Friday, January 13, 2012

McKibben calls for constitutional amendment: details TBA?

Bill McKibben is a regular visitor to Unity College, and seems to enjoy our students down-to-earth attitude. Many are members of his 350.org campaign.

I had been wondering what his response would be to the continued pipeline fiasco, which is starting to have some of the makings of another Teapot Dome scandal.

I got a partial answer today from an article in my Guardian: McKibben seems to be announcing a bid for a constitutional amendment for public financing of political campaigns.

I say seems: no details are given, only a pointer to another event later this year: the second anniversary of the Citizens United decision, which McKibben says will be a good opportunity for organizing.

This is also one area on which Occupy Wall Street and the grassroots base of the Tea Party would agree. Of course, the various financiers of the Tea Party would not. Indeed, it would be very ironic if any combination of this sort were to occur.

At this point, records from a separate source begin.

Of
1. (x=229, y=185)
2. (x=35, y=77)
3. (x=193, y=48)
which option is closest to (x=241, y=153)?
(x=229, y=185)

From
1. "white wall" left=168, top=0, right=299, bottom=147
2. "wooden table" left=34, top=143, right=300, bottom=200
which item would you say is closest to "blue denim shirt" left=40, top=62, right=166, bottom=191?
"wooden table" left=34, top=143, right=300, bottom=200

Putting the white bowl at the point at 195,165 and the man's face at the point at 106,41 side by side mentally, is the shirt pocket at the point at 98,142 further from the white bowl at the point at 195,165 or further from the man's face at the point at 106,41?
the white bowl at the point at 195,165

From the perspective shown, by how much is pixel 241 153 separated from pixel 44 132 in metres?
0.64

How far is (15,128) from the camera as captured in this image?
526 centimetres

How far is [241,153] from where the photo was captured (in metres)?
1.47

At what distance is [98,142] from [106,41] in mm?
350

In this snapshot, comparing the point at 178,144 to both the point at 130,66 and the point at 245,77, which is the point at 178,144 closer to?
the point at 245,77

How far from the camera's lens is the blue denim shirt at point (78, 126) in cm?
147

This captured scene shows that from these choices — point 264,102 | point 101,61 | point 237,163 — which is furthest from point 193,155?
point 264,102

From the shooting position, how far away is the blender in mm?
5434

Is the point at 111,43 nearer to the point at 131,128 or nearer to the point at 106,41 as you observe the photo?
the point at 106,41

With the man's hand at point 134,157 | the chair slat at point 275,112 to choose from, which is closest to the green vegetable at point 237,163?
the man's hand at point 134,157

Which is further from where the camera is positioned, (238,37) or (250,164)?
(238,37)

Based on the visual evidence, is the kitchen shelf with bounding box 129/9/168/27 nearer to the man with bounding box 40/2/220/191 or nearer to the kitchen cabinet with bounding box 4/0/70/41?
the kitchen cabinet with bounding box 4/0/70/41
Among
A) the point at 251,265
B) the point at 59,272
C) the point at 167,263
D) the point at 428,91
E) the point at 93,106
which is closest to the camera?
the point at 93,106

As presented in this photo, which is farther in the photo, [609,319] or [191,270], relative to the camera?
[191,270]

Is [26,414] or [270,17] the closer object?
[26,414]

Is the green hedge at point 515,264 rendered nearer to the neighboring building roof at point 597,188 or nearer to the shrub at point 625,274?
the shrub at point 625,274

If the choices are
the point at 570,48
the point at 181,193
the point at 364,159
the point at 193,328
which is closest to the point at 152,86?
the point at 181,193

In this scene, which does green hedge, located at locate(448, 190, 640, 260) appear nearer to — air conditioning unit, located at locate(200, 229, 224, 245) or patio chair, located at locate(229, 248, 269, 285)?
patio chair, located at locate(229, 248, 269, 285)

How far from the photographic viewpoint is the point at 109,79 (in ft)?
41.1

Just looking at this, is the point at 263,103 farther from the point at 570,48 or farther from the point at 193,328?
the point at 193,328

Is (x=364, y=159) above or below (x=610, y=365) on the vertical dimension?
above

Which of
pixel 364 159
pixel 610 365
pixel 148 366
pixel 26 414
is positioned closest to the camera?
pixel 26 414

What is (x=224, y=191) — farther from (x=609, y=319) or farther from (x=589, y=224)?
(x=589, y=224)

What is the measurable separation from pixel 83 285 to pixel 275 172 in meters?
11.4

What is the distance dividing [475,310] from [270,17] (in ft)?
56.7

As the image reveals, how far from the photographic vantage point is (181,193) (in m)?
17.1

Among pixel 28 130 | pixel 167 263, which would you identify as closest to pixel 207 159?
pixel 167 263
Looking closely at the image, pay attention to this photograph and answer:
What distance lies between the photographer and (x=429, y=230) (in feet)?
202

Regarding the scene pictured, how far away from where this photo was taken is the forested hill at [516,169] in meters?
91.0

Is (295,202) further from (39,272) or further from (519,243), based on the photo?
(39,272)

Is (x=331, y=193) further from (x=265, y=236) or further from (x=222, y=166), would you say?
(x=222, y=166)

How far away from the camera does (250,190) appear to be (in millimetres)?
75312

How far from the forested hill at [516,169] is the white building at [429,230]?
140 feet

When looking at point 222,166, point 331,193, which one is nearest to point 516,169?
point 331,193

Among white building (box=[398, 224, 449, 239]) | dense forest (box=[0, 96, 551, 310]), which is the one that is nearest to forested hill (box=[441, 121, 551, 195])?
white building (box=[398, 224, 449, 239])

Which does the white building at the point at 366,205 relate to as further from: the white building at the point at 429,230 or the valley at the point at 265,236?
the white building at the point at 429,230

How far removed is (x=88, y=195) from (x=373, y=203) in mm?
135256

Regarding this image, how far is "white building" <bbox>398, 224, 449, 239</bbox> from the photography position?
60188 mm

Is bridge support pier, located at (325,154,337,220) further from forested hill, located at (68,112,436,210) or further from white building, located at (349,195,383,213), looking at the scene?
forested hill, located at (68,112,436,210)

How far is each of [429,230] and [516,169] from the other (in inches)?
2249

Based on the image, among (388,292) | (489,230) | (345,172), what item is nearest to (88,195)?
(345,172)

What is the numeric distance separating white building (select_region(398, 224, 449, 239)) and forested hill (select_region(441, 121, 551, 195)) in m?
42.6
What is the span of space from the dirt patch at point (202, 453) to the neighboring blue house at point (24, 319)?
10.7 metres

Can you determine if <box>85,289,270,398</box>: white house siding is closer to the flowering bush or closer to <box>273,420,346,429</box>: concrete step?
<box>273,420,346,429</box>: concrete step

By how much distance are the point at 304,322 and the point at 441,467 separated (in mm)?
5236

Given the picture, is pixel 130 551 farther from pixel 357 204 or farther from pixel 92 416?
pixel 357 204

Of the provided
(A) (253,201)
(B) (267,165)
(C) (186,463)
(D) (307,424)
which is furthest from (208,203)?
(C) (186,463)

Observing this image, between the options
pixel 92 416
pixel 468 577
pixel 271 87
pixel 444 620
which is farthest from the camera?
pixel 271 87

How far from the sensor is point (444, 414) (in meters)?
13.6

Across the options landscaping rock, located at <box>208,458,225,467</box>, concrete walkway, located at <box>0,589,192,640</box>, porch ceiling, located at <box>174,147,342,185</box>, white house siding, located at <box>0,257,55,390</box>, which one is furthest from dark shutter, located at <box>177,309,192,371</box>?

There are two pathways to a Constitutional amendment. One takes you through Congress, whereby Congress proposes and the various state legislatures dispose, requiring a two-thirds vote. All amendments so far have followed this line. I doubt McKibben or any grass-roots movement can succeed in this, but the attempt, if even moderately noticeable within the political "echo chamber," would necessarily separate the actual libertarians from the various corporate hacks in Congress, and split the Tea Party down the middle.

The other pathway, never yet used successfully, is for two thirds of the state legislatures to propose an amendment to Congress. At this point in time, I would think there aren't that many state legislatures that could whether a concerted campaign to force them to back an amendment, if such a campaign were to gather both steam and cross-party support.

All depends on the intent and wording of the amendment. I think "public financing" is not a tenable phrase on which to base this effort at this point in time. Too many people will confuse it with other public programs and the opposition will label it as "socialism.